Trump Rose Garden
Credit: The White House/YouTube Screen Capture

Friday morning, Donald Trump gave a speech in the Rose Garden about his decision to declare a national emergency and then took a few questions from reporters. I suspect that, due to conventional norms and respect for the office of the presidency, most major media outlets that participated in the questioning, and those who reported on the event afterwards, treated what the president said in the same way they have reacted to his predecessors. But that is a dangerous approach.

I watched the event in its entirety and the whole spectacle was deeply disturbing. For example, in the midst of talking about “drugs pouring across our border,” Trump went off on a tangent in which he described a conversation he had with President Xi Jinping about drug use in China. According to Trump, China doesn’t have a drug problem (which is a lie), because dealers are given the death penalty. He then went on to suggest that a drug dealer in this country gets asked “how about a fine?” Beyond the absurdity of those remarks, the president lost track of what he was talking about and went off on a ridiculous tangent. That happened over and over again during this event.

In this clip, I’d challenge anyone to find a coherent thought that makes any sense.

Finally, this is how a six year-old talks, not a president.

YouTube video

What normally happens when we witness a spectacle like this from the president is that we fact-check his lies and analyze his political strategy.
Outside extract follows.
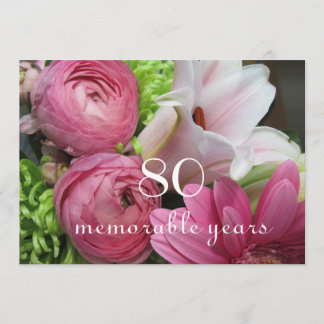 Invitación ¡Celebración del 80 aniversario!-Flores rosas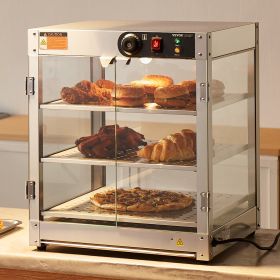 3-Tier Commercial Food Warmer Display Countertop Pizza Cabinet With Light (Option: silver)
Because Trump lies compulsively, he gets more of the former than his predecessors ever did. But to analyze his performance from the perspective of politics misses the point. For example, on Thursday Nate Silver wrote a column titled, “Trump Keeps Doubling Down On The Same Failed Strategy.”

President Trump will declare a national emergency and seek money to build a border wall, Senate Majority Leader Mitch McConnell said on Thursday, moments before the U.S. Senate passed a compromise spending bill that didn’t include wall funding.

If Trump follows through on the emergency declaration, he’ll be doing something that large majorities of Americans oppose — and he’ll be doing it at right as his job approval ratings had begun to rebound following the partial government shutdown in December and January…

…nothing here is rocket science. It’s Electoral Politics 101. Trump does unpopular stuff, and he becomes more unpopular. The erosion mostly comes from independents because Republicans are highly loyal to him and Democrats are already almost uniformly opposed.

But Trump will need those independents to win re-election.

Donald Trump will never make sense to those who view his actions through the lens of politics.

No critic of this president understands him better than Tony Schwartz, the ghostwriter for The Art of the Deal. This is the lens through which we must view Trump’s actions:

What we witnessed during this press conference was a president who is experiencing one defeat after another and will do anything to delude himself in order to avoid feeling humiliated and obliterated. He isn’t doubling down on a failed strategy because he has determined that it is a good politics. He’s doing what his ego tells him is necessary in order to survive.

The prevalence of erratic meandering and stream-of-consciousness verbiage we witnessed during this press conference are signs that the stress of maintaining that delusion are causing him to decompensate.

In medicine, decompensation is the functional deterioration of a structure or system that had been previously working with the help of allostatic compensation. Decompensation may occur due to fatigue, stress, illness, or old age. When a system is “compensated,” it is able to function despite stressors or defects. Decompensation describes an inability to compensate for these deficiencies.

I suspect that Republicans who have been up close and personal with the president over these last few days—like Mitch McConnell—know that better than the rest of us. He is likely exhibiting those signs in an even more pronounced way behind closed doors. That is what makes the Majority Leader’s actions even more duplicitous.

We’ve been on a dangerous course since Donald Trump was inaugurated as president. It is important for all of us to see what is happening and to name it. We won’t do that if we keep up the facade of assuming that what we are witnessing is anything close to “normal” political behavior.